NOT long since, while passing down Front Street of one of our beautiful Western towns, the noise from a large four-story brick building attracted my attention. I found it to be a woolen factory, where all kinds of woolen goods are manufactured. One hundred men, women, and little boys are daily employed. The building is situated on the Des Moines River, across which, just above the factory, is a large dam affording the water power. Just below the factory a bridge 900 feet long gives the country people on the other side of the river town privileges. 

But about the building. As I said before, it is four stories besides a basement; and in one room of this is the monstrous engine, which keeps all the machinery in the building in motion. Into one of these basement rooms the wool is brought just as it comes from the sheep's back; and here two men were employed in washing, drying, and dyeing it. 

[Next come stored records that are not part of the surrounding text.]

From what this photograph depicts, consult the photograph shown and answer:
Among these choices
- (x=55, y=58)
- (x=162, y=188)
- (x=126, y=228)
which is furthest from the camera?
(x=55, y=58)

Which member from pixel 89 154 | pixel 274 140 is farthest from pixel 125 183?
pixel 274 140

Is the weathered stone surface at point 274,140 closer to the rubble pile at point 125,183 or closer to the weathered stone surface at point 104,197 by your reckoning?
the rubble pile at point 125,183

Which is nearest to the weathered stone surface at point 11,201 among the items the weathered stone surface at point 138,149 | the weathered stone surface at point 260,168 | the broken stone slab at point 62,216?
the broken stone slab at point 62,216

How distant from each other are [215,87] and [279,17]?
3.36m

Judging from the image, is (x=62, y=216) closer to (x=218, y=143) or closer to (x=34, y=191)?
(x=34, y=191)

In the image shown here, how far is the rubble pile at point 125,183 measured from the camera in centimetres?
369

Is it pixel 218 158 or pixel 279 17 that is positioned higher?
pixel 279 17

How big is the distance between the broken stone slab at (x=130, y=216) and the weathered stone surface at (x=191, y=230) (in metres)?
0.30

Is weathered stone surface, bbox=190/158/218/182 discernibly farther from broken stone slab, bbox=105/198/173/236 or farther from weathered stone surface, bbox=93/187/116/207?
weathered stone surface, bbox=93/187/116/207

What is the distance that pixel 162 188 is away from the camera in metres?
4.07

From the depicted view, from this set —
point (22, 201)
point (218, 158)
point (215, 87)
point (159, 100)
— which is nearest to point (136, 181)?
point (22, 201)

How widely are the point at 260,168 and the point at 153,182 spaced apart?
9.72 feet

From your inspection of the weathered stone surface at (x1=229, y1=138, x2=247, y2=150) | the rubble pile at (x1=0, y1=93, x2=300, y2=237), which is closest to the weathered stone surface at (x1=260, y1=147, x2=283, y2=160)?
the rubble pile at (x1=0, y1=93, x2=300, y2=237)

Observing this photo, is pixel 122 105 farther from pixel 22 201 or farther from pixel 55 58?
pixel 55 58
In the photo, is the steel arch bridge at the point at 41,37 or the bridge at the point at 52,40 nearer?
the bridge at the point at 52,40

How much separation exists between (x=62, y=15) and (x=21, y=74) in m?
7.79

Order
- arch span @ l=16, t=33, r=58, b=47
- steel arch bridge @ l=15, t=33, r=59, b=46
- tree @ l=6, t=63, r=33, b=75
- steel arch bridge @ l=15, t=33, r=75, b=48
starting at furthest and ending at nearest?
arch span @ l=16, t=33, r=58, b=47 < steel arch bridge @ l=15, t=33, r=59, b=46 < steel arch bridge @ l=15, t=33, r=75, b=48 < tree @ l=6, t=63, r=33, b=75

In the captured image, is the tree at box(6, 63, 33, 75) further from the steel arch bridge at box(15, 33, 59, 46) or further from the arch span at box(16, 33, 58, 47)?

In another room a man was sprinkling the wool with oil, in preparation for carding. Great baskets full of this prepared wool were carried above, where little boys from ten to fourteen were picking, sorting, and weighing the wool, then placing it upon large rollers which, in turning, passed long cards. These soon passed it off in long rolls, which, after being wound upon great spools, were carried to another room, where they were put upon large spinning machines. Upon each machine were from two hundred to two hundred and twenty small spools. Each machine was tended by a young man, and there were seven machines; so that while the old-fashioned spinning wheel was turning off one spindleful of yarn, these seven machines would fill over fourteen hundred. These spools, after being filled, were piled in a large basket, and part of them carried to the third, and part to the first, floor. 

In the third story the yarn was taken from the spools and reeled upon a mammoth reel, where about twelve skeins were reeled at once. These skeins were then handed to another woman, who twisted them, packed them in bunches, and tied them ready for sale. 

The yarn taken to the first floor was for the warp and filling of woolen goods. Here were three long rows of looms just like the old-fashioned looms, only all of, iron, and the shuttle was thrown back and forth by the machine. A woman stood before each loom, to see that all was right, and change the yarn for the different colors. One woman had made a mistake, which was causing her much trouble, and wasting much material. 

As I watched her busy fingers rectifying the mistake, I thought, How like life! Often on account of carelessness we make mistakes that it takes many days of sorrow to correct. In another room there were three machines for stretching, drying, and dressing the cloth, after it was taken from the loom. In this room were two desks at which young women were picking knots from the cloth before it was dressed. Here also the cloth was folded in great bolts, tied with pink tape, and piled up ready for transportation. Just across the street is a large building where the goods are stored. 

This is only a poor description of all we saw as we passed through the buildings, but it perhaps will give some idea of how much work it takes to make the nice woolen cloth that we wear so much.